We are pleased to inform you that your manuscript 'Biophysical Modeling and Experimental Analysis of the Dynamics of C. elegans Body-Wall Muscle Cells' has been provisionally accepted for publication in PLOS Computational Biology.

Before your manuscript can be formally accepted you will need to complete some formatting changes, which you will receive in a follow up email. A member of our team will be in touch with a set of requests.

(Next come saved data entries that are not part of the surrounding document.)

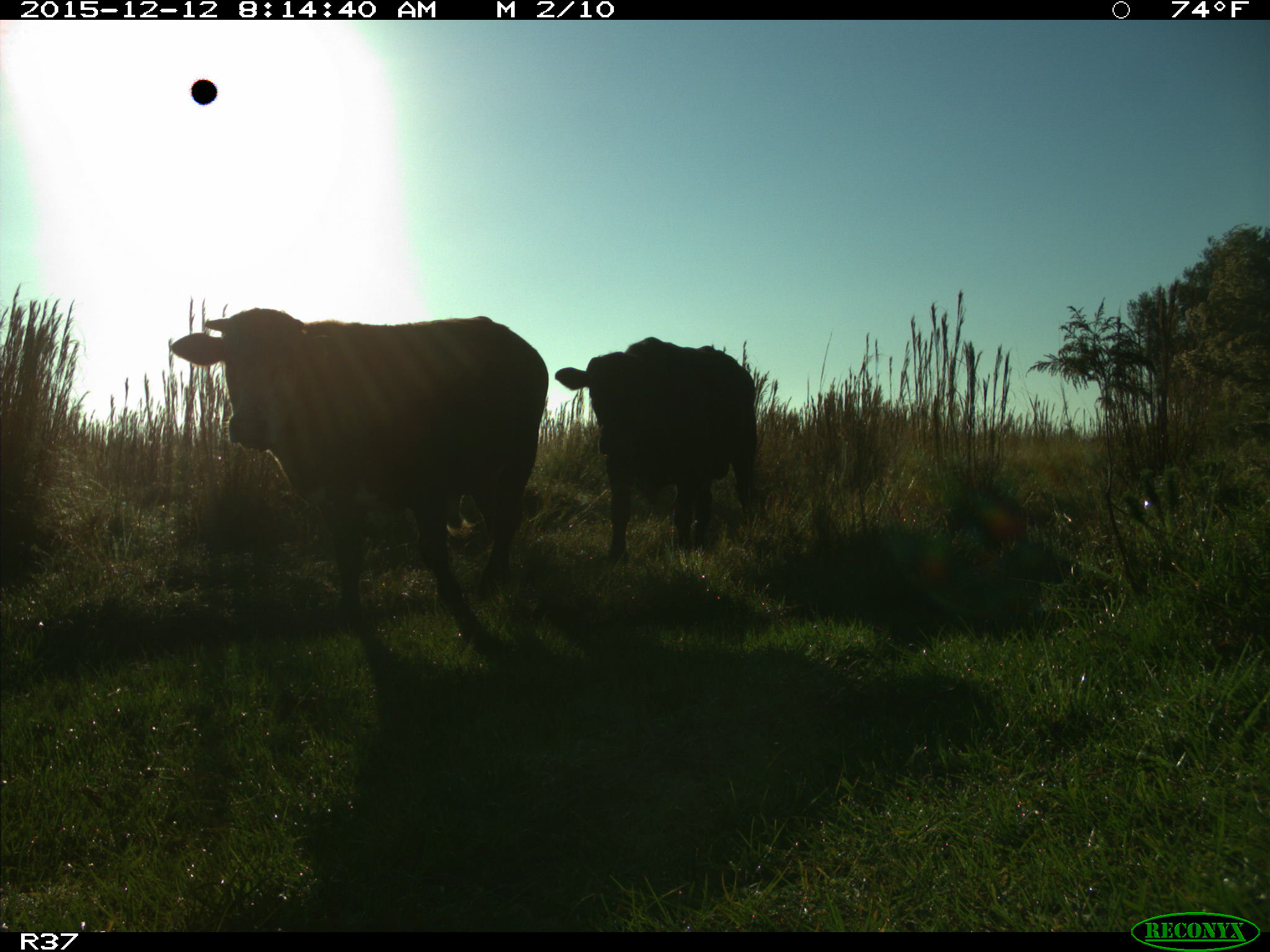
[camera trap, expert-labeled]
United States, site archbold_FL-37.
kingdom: Animalia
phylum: Chordata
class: Mammalia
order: Artiodactyla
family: Bovidae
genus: Bos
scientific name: Bos taurus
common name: domestic cow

Please note that your manuscript will not be scheduled for publication until you have made the required changes, so a swift response is appreciated.

IMPORTANT: The editorial review process is now complete. PLOS will only permit corrections to spelling, formatting or significant scientific errors from this point onwards. Requests for major changes, or any which affect the scientific understanding of your work, will cause delays to the publication date of your manuscript.

Should you, your institution's press office or the journal office choose to press release your paper, you will automatically be opted out of early publication. We ask that you notify us now if you or your institution is planning to press release the article. All press must be co-ordinated with PLOS.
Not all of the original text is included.